Besides, all previously known risk factors were adjusted for, as well as widespread and repeated patient and tap water screening (including samples from shared rooms), which have not always been completely (only patient-to-patient transmission) [11,18] or properly (type and frequency of environmental screening) [10,13] selleck chemical assessed. Moreover, active antibiotics were distinguished from inactive antibiotics (selective antibiotic pressure), which could help P. aeruginosa become dominant in the patients’ flora.In our ICU, as potentially in others with the same endemic and antibiotic consumption profiles, the results of this study will lead to the development of coordinated strategies against the use of antibiotics that are inactive against P.
aeruginosa (such as a decrease in systematic penicillin or cephalosporin treatment for aspiration pneumonia) and against the environmental spread of bacteria. The latter should include alcohol-based hand-cleaning programmes since cross-contamination between patients and contaminated tap water was suspected in our study. Contaminated tap water and patients’ samples were associated with P. aeruginosa acquisition in univariate analysis but only patients’ samples were significant in multivariate analysis. Positive cultures from shared rooms were associated with P. aeruginosa acquisition in univariate analysis and should be interpreted as additional to ICU P. aeruginosa colonization pressure.There are several limitations to our study. It was a single-centre study and the limited observations may give reduced power to detect other contributing risk factors.

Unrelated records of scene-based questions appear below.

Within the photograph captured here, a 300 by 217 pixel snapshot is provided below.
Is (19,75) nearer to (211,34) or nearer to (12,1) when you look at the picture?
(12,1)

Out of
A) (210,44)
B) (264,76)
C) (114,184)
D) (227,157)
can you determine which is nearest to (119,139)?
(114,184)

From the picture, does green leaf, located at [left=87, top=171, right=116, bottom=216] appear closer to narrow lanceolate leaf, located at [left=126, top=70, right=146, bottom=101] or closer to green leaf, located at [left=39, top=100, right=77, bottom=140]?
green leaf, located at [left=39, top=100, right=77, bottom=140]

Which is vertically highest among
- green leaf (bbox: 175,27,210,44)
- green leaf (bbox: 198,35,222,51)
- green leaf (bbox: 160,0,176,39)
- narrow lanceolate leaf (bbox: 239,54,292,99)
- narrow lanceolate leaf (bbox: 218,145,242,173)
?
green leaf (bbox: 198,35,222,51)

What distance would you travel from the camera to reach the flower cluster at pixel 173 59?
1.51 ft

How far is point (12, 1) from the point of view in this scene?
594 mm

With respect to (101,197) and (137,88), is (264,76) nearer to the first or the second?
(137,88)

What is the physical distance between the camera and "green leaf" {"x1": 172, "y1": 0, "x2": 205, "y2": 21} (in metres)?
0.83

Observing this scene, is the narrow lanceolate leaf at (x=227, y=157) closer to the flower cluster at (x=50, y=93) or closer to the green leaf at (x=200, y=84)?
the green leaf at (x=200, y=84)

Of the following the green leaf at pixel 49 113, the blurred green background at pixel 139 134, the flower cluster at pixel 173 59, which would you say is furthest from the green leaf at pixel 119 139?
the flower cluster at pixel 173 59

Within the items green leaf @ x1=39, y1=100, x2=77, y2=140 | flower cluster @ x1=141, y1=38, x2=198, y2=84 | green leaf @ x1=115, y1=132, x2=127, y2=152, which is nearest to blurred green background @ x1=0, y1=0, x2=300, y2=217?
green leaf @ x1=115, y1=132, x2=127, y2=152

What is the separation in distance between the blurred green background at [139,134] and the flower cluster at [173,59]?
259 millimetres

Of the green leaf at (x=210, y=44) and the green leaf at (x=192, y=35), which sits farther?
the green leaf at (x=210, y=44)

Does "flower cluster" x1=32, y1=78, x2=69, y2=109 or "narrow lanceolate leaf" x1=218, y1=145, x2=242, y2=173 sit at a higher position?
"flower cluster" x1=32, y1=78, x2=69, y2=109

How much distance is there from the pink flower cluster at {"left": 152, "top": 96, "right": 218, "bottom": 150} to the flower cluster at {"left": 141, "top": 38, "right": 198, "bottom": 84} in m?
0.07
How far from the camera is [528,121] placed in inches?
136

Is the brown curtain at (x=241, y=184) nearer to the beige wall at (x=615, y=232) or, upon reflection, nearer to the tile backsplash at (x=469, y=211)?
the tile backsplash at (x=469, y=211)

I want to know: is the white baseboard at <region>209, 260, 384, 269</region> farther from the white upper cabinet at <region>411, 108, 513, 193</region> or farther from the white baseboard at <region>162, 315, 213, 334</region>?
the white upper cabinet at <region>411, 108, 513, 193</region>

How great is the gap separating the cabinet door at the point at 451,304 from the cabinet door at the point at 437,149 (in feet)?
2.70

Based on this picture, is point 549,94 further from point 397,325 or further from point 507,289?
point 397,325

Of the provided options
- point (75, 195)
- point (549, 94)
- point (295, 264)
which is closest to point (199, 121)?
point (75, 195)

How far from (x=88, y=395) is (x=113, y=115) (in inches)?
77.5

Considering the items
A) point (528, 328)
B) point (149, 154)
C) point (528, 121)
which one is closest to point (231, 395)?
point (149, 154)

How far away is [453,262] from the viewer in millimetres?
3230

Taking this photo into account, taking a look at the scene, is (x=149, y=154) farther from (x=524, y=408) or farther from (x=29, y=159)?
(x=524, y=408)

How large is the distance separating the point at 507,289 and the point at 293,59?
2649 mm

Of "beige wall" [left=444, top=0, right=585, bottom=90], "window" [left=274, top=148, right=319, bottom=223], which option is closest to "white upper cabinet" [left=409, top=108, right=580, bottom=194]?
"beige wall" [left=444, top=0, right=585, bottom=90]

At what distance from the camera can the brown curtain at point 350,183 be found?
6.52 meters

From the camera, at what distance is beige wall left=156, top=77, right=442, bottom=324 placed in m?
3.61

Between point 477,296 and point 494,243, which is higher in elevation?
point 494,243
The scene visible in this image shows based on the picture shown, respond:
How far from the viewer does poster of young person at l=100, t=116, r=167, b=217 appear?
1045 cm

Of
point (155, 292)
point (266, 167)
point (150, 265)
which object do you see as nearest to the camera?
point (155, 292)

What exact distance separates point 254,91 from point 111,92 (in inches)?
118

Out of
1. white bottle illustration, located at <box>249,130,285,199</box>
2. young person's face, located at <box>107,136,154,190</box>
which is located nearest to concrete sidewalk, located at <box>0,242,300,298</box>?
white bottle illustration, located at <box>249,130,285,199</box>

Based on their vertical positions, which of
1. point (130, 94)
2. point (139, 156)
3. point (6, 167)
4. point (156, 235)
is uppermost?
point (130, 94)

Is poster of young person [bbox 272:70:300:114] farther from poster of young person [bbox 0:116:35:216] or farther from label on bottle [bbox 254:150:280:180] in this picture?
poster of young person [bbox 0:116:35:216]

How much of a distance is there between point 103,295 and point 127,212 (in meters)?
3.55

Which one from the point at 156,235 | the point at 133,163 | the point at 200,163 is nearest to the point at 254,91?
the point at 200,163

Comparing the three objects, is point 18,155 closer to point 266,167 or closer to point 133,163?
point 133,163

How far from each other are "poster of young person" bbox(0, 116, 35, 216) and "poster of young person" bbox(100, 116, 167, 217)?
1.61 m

These limitations prevent its application to other ICUs where the patient case mix, prevalence of P. aeruginosa colonization at admission and antibiotic consumption are different. Antibiotic selective pressure could have played a role in revealing a pre-existing P. aeruginosa flora shared with the patient’s environment without a cause-and-effect relationship (which would only have been demonstrated by chronological acquisition of the same genotypic strain) or in rendering the patient susceptible to P. aeruginosa acquisition from the environment. Other limitations include the fact that adherence to hygiene rules was not assessed, antibiotic consumption before admission was not recorded and P. aeruginosa screening was not performed at the end of the ICU stay.
Moreover, the environment (patients and tap water) was screened by intermittent samples. However, the inclusion in the model of the most recent sample provided a closer analysis of the time-dependent process of acquisition. Finally, routine surveillance cultures were not obtained from 15 patients AV-951 with a short stay, although this probably did not significantly influence our findings as they accounted for only 7% of total patient-days.